Consultation par l’employeur des courriels du salarié hors sa présence

Publié le 12 juillet 2013 par Gerardhaas

Dans un arrêt du 19 juin 2013, la Chambre sociale de la Cour de Cassation vient rappeller le principe suivant lequel les dossiers et fichiers des salariés accessibles sur leur poste informatique au travail sont présumés professionnels.

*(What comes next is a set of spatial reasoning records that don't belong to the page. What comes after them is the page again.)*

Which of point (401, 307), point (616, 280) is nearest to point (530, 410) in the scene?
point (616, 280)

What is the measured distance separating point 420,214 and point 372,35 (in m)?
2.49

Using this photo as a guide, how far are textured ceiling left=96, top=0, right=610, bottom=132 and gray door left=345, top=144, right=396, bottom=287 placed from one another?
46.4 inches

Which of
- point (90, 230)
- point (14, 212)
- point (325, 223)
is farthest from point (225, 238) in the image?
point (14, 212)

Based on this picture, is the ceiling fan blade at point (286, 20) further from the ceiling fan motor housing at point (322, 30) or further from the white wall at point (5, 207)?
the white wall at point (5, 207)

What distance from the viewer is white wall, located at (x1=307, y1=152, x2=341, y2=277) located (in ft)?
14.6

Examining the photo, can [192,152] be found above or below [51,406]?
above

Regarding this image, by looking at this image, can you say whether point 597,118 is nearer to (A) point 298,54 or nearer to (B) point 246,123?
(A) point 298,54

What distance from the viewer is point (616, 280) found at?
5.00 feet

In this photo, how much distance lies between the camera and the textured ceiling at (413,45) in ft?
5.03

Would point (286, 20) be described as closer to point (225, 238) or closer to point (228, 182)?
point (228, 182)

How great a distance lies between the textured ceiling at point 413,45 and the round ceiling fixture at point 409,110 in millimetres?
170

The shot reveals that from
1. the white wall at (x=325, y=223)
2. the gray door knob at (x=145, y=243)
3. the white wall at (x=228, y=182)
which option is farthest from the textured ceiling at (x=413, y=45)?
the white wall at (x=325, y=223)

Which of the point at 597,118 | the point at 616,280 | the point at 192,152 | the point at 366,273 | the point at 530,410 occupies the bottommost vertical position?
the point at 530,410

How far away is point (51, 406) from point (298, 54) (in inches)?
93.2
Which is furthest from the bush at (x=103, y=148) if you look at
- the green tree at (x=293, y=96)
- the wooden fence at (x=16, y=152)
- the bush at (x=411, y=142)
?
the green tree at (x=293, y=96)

L’occasion de quelques rappels participant à la bonne gouvernance de l’entreprise lorsque des outils de cybersurveillance sont envisagés.

En l’espèce, une Cour d’Appel avait décidé de sanctionner un employeur qui avait mandaté un expert pour accéder à des courriels échangés via des messageries personnels dont plusieurs fichiers issus de ces messageries personnelles avaient été enregistrés sur le poste professionnel du salarié – sans mention de leur caractère personnel.

Le lien avec la messagerie personnelle avait conduit la Cour à sanctionner l’employeur, les seconds juges estimant que celui-ci avait violé la vie privée du salarié (Cf. art. 9 du Code civil) en accédant hors sa présence et sans l’en avertir à des fichiers issus d’une messagerie personnelle.

La Chambre sociale casse cette décision en observant que les fichiers en cause, bien qu’issus d’une messagerie personnelle, étaient accessibles sur le poste informatique professionnel du salarié et qu’ils n’étaient pas identifiés comme personnel.

La Cour de cassation applique donc ici sa jurisprudence traditionnelle, jurisprudence venant tracer la frontière entre vie privée et vie professionnelle au travail.

Le lien avec la messagerie personnelle ne suffit pas, la Cour applique strictement le principe suivant lequel il appartient au salarié de clairement identifier ses fichiers personnels comme tels (Il a par exemple été jugé que « Mes Documents » ne remplissait pas ce critère d’identification – Cf. Cass. Soc. 10 mai 2012), l’employeur ayant le droit de consulter les fichiers et documents présumés professionnels hors la présence du salarié.

Cette décision est l’occasion de rappeler le besoin d’encadrement de l’utilisation des systèmes d’informations de l’entreprise.

En effet,

- d’un côté l’employeur s’attache à assurer la sécurité et la confidentialité de ses données et se voit notamment imposer par la législation de mettre en place des dispositifs adéquats sous peine d’engager sa responsabilité pénale (Cf. notamment art. 34 de la loi informatique et libertés),

- de l’autre, le salarié souhaite faire respecter ses droits fondamentaux et notamment sa vie privée dont la protection perdure sur son lieu de travail.

La conciliation de ces intérêts parfois antagonistes implique des choix de bonne gouvernance qui s’appuient notamment sur le double principe de transparence et de proportionnalité (Cf. notamment s’agissant de la mise en œuvre d’outils techniques de cybersurveillance).

Avec l’évolution des nouvelles technologies, ces choix stratégiques s’imposent aux employeurs comme aux instances représentatives du personnel dès lors qu’ont été mis en place les processus et outils juridiques adéquates.

Charte « Utilisateurs », Guide de sensibilisation, Charte « Administrateurs », Guide des opérations de contrôle, sont autant d’outils juridiques permettant une gestion sereine et pérenne des systèmes d’information de l’entreprise.

Alors que s’imposent de nouvelles pratiques telles que le BYOD (Bring Your Own Device) ou de nouvelles technologies (Cloud Computing, réseaux sociaux etc.), la mise à jour de ces documents essentiels apparaît en outre souvent nécessaire.

Autant de missions pour lesquelles les entreprises peuvent utilement faire appel à un professionnel du droit afin de les accompagner dans la définition d’un encadrement performant de leurs moyens de communication.